- EXERCISE
Return the part of the article on nLIGHT's first-quarter results starting at "The ongoing impact" and ending at "supply chain disruptions.", copied word for word.

- SUPPLIED PASSAGE
········

Vancouver-based industrial laser manufacturer nLIGHT released its first-quarter financial results Wednesday, posting better-than-expected numbers in light of the novel coronavirus pandemic.
Revenue for the first quarter was reported at $43.2 million, a 3.2 percent year-over-year gain, with a gross margin of 22 percent, compared with 32.3 percent in the first quarter of 2019.
nLIGHT was among the first local businesses to feel the impact of the novel coronavirus, due to the company’s large manufacturing and sales presence in China. In February, local travel restrictions delayed the resumption of operations at nLIGHT’s Shanghai manufacturing facility following the Chinese New Year holiday in February.
nLIGHT’s end-of-year 2019 financial report predicted that the company would take an $8 million hit compared with the original expectations for the first quarter of 2020, due to the impact of the viral outbreak.
The company also announced last month that its executive officers would all reduce their salaries by varying degrees for six months. Regular bonuses and salary increases have also been postponed, chief financial officer Ran Bareket said in a Wednesday conference call with investors.
The actual impact proved to be less severe than the company had feared, according to CEO Scott Keeney. There were initially concerns about major supply chain disruptions in China, he said, but the Shanghai factory was able to return to full strength relatively quickly.
Supply chain disruptions and consumer demand problems did crop up as the virus spread across the globe, Bareket said, but both impacts were smaller than expected.
“Demand is holding up across most of the markets we serve,” Keeney said on the investor call.
Keeney said he didn’t have an exact number to compare with the $8 million loss estimate, but that the economic damage definitely proved to be lower than the company had forecast.
The growth in revenue was driven primarily by sales to the aerospace and defense market, Keeney said, which accounted for 39 percent of revenue in the quarter. nLIGHT’s other two big markets, microfabrication and industrial, both saw year-over-year declines.
The industrial market was down 12 percent year-over-year, Keeney said, but he attributed that in part to the impact of COVID-19-related business shutdowns in China, and said those conditions improved as the quarter progressed.
Microfabrication saw a 28 percent year-over-year drop, which Keeney said came down to limited market activity for the end products in that category such as cars and electronics. There are signs of positive movement on the electronics side, he said, due to the growth of 5G cell phone networks.
The ongoing impact of COVID-19 makes it more difficult to develop financial estimates, Keeney said, but he pointed to the aerospace and defense market as an area where the company can be confident that there will be little impact apart from possible supply chain disruptions.

········

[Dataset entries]
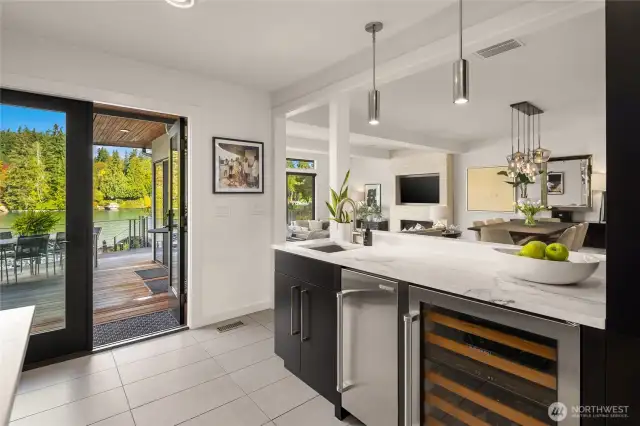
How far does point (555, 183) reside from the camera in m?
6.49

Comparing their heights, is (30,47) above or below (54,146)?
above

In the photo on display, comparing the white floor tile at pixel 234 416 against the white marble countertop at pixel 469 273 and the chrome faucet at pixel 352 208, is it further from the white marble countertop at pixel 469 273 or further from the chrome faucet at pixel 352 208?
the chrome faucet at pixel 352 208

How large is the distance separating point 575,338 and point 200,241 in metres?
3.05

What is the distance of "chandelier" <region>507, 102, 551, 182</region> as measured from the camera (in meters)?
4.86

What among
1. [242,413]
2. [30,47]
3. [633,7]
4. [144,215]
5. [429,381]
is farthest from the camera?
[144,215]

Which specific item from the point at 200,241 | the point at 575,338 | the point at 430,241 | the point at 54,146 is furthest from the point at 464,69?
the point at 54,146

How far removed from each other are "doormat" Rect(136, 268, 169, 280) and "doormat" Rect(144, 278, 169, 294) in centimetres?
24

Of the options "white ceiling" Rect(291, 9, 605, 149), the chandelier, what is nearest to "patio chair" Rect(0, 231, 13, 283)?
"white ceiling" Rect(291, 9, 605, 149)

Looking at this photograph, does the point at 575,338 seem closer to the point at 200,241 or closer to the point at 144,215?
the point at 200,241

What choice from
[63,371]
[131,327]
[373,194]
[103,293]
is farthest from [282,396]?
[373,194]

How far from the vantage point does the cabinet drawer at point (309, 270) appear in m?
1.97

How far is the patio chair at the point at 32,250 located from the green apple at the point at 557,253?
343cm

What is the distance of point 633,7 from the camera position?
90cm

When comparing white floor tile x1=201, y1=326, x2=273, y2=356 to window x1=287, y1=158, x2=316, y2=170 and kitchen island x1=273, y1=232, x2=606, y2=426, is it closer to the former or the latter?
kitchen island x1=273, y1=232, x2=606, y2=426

········

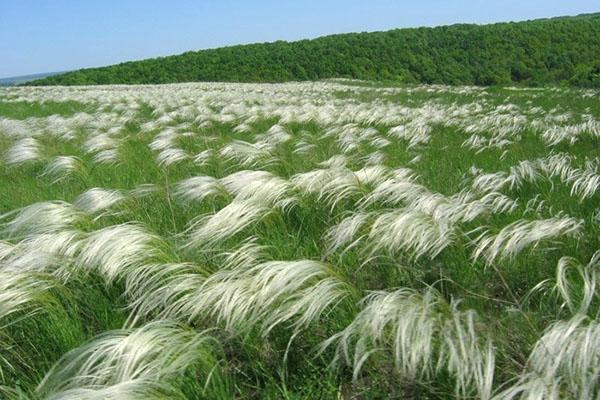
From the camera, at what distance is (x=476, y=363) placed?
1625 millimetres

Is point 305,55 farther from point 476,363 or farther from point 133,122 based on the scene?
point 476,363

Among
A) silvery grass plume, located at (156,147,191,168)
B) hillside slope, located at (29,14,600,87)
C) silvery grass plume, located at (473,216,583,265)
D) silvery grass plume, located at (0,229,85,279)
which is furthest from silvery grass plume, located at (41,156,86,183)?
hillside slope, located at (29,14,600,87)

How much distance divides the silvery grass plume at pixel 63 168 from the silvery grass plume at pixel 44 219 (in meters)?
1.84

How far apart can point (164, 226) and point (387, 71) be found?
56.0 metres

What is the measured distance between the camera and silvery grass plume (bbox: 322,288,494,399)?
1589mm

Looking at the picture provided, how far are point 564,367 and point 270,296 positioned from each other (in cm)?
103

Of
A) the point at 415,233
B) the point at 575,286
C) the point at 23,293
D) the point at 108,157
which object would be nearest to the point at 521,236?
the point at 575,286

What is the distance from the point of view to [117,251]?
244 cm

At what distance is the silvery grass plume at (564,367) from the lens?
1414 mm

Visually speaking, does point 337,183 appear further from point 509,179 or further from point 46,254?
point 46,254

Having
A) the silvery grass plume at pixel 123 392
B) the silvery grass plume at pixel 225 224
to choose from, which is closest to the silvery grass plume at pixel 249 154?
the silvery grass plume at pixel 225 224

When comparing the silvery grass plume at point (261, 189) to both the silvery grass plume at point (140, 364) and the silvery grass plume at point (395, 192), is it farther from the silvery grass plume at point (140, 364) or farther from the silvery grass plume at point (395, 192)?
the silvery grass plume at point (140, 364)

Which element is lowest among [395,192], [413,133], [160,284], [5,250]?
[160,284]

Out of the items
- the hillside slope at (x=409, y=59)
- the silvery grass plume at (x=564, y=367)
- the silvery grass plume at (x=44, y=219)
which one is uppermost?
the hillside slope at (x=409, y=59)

········

- RESULT OF THE EXERCISE
The ongoing impact of COVID-19 makes it more difficult to develop financial estimates, Keeney said, but he pointed to the aerospace and defense market as an area where the company can be confident that there will be little impact apart from possible supply chain disruptions.